Put another way, don’t expect inexpensive cars to enter markets where expensive cars are selling well. But inexpensive cars are being built and their distribution is going to be flooding markets where people cannot afford expensive cars.
First of all, most electric cars are currently built in China. Before you say I am wrong you need to remember that such iconic brands as MG, Volvo, and others are now owned by Chinese companies. Other “American” brands from General Motors to Tesla make cars in China — some in their own factories there but most in conjunction with a Chinese manufacturer. Why? Cheap labor is one reason but not the only one. For example, compare the effort Tesla had to put in to open a factory in Germany vs. in China.
If most new EVs are made in China it only makes sense that these companies would be looking for nearby markets. Thailand, for example. While the Thai auto market is not huge it is a place to escape from the competition. The same goes for Vietnam. Additionally, small cars — like are most popular in China — are far more popular than in the U.S. and even Europe.
While some Chinese manufacturers, BYD, for example, have entered the European market they have done it with their larger vehicles with price tags much higher than back in China. Initially this is a tough sell as someone in Germany is more likely to buy a German car than a Chinese one if the specifications and prices are close. In the US market there are even fewer Chinese manufacturers entering the market. BYD has already said it has no intention to enter the US market at this time. Who you will see is Volvo — because they are already there now.

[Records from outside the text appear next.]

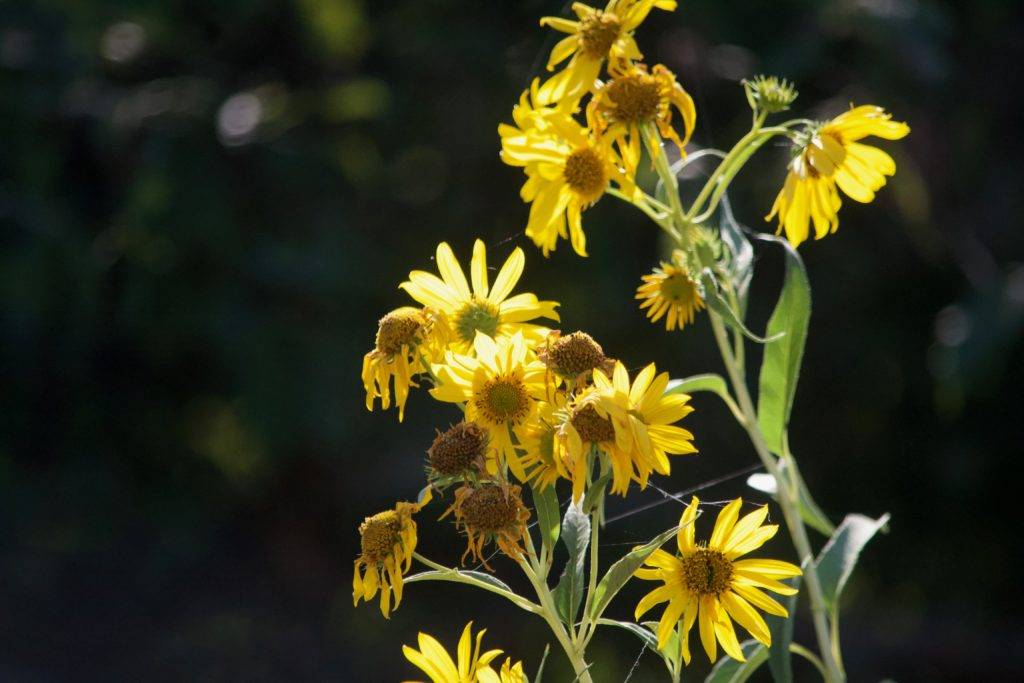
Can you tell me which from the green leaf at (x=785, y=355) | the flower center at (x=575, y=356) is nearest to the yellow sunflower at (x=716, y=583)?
the flower center at (x=575, y=356)

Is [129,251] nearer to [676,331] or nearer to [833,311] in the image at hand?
[676,331]

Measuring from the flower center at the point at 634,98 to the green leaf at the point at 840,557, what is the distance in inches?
13.3

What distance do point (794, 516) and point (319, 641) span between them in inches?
95.3

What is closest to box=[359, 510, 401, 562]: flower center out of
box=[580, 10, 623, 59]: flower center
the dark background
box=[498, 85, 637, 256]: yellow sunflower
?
box=[498, 85, 637, 256]: yellow sunflower

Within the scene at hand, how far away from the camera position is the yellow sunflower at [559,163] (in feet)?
2.40

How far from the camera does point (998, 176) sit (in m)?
2.69

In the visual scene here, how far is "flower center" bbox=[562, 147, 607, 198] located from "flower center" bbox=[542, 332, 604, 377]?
16 centimetres

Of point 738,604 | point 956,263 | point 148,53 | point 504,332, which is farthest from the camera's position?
point 148,53

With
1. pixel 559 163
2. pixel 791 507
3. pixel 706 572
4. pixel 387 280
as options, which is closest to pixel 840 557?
pixel 791 507

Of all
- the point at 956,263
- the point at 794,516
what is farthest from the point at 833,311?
the point at 794,516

The Latin American market seems like it will be the next step for Chinese manufacturers once they saturate Southeast Asia. Some manufacturers are here, BYD for example, but they seem to be focusing on their bigger vehicles, particularly in Mexico. The Dolphin and Seagull should sell like hotcakes here but I expect there is more profit to make on the larger vehicles.
What will likely change this whole picture will be the tiny Tesla which most call the Model 2. It will be made in Mexico but will not be available until 2025. It would seem that if BYD wants to grow big in the Latin American market they will need to get their smaller cars into much of Latin America before the Model 2 reaches serious production.
In order to mass produce inexpensive EVs, manufacturers will need to focus on battery technologies other than Lithium Ternary. Lithium iron phosphate (LFP) batteries are the most used technology in China and other manufacturers (Ford, for example) and switching to LFP. They currently have a lower energy density than Lithium Ternary batteries but they are getting close. Sodium batteries are just starting to ramp up which should offer cheaper batteries than anything Lithium-based.
There are over 100 EV manufacturers in China. The competition has driven the price down such that few (probably only Tesla and BYD) actually are making a profit on EVs. There is likely to be many manufacturers dropping out but the competition is what will drive the “EV at the right price” market over the next 12 months.